Gilligan nodded; that seemed fair. He led them back through the jungle, following paths only he could see, until they came to a patch of scrub that looked pretty much like all the others. This one, however, contained a sprout, perhaps eight or nine inches tall, with a few straggly leaves and a single seed pod. He pulled the plant up by the roots, tossing the denuded stem into the bushes before either of the others could get too close a look at the leaves. With a thumbnail, he split the pod, and shook a single seed into the Skipper's hand, then into 222's, before popping one into his own mouth and shoving the rest into a pocket.

A bright scarlet bird swooped towards him, landing on his shoulder, before launching into a medley of chirps and twitters that sounded for all the world like conversation.

And he responded. "Oh, hiya, Ethel! Yeah, long time, no see," he said casually, and, digging into his pocket again, offered her a seed, too. She took it daintily, then trilled a reply.

222 stared at the bird, and at the man chatting with her; 'Ethel,' it seemed, had no intention of biting his ear. He shook his head, bemused, and ate the seed.

The Skipper's whole face lit up. "Yeah, forget the seeds—you're my little buddy, all right!" True to his word, he flicked the seed into the bushes. "And what in blazes were you thinking, you idiot? Running off and getting yourself captured? Of all the dumb things I've ever seen you do, that takes the cake!"

And that would have been that, if 222 had not heard the thoughts behind the shouting; I'm glad you're back. I missed you. Thank God you're safe.

And Gilligan just smirked at his captain. "Aw, come on, Skipper—it wasn't my fault! Besides, it was pretty nice having a room to myself again, with no one snoring all night." I missed you too. It's good to be home.

And the Skipper, grinning fit to split his face clear in two, swept off his cap and—gently—tapped him with it. Very gently. It was a joke, a nonverbal exclamation point. It was a substitute action meant to convey the sense of a hug, a friendly punch in the arm. And it was, in every sense of the word, a mistake.

Because Gilligan didn't react, exactly. No flinching, no cringing, no resigned sighs.

It was worse than that. He just froze dead in his tracks, standing stock still, his face going wooden and his eyes glassy. This has happened before, that expression said. It will happen again. I can't stop it and I can't escape it. But I don't have to watch while you do whatever it is you're going to do to me.

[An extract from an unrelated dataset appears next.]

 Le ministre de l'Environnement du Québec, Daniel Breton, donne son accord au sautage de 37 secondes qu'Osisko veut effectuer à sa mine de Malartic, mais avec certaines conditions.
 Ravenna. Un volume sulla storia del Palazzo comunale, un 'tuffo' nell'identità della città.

The Skipper looked at his crewman, then at the hat in his hand, appalled, and suddenly grateful that he was not currently capable of mind-reading. Shoving the cap back on his head, he nudged the younger man, very, very gently. "Hey, look alive," he ordered, trying to sound normal. Trying not to picture what must have happened to make such a reaction into habit. Trying not to notice the irony in the phrase. "Get the lead out. We have a lot to do and not much time to do it in!"

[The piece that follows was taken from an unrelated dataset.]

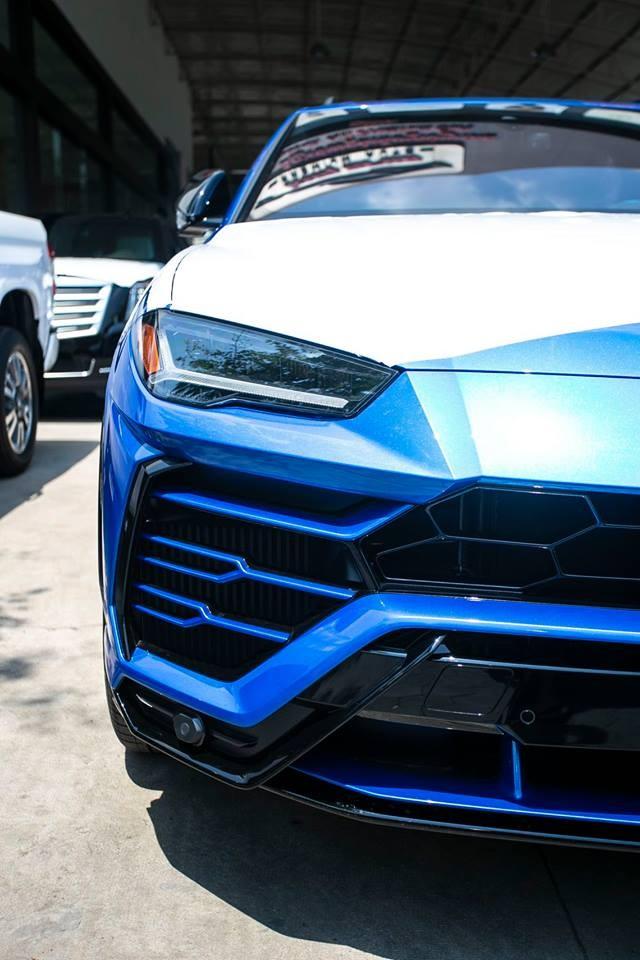 Đèn pha LED cùng dải đèn LED hình chữ Y nằm ngang trên Lamborghini Urus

Gilligan blinked, some animation coming back into his face. "Aye aye, sir," he said, and managed an apologetic lip twitch that might almost have qualified as a smile. "Yeah. Let's get moving, right, 222?"

OoOoOoOoOoO

Author's note: The mind-reading seeds are, of course, from the episode 'Seer Gilligan.' The idea that there might have been other bushes on the island is my own, because the idea of destroying the last specimen of a nearly extinct species makes me sad. And yes, Ethel is the bird that bit 222 a few chapters back; I don't know if the seeds induce telepathic abilities in birds or not, or if she was under the influence thereof at the time. It's possible that she just didn't like him.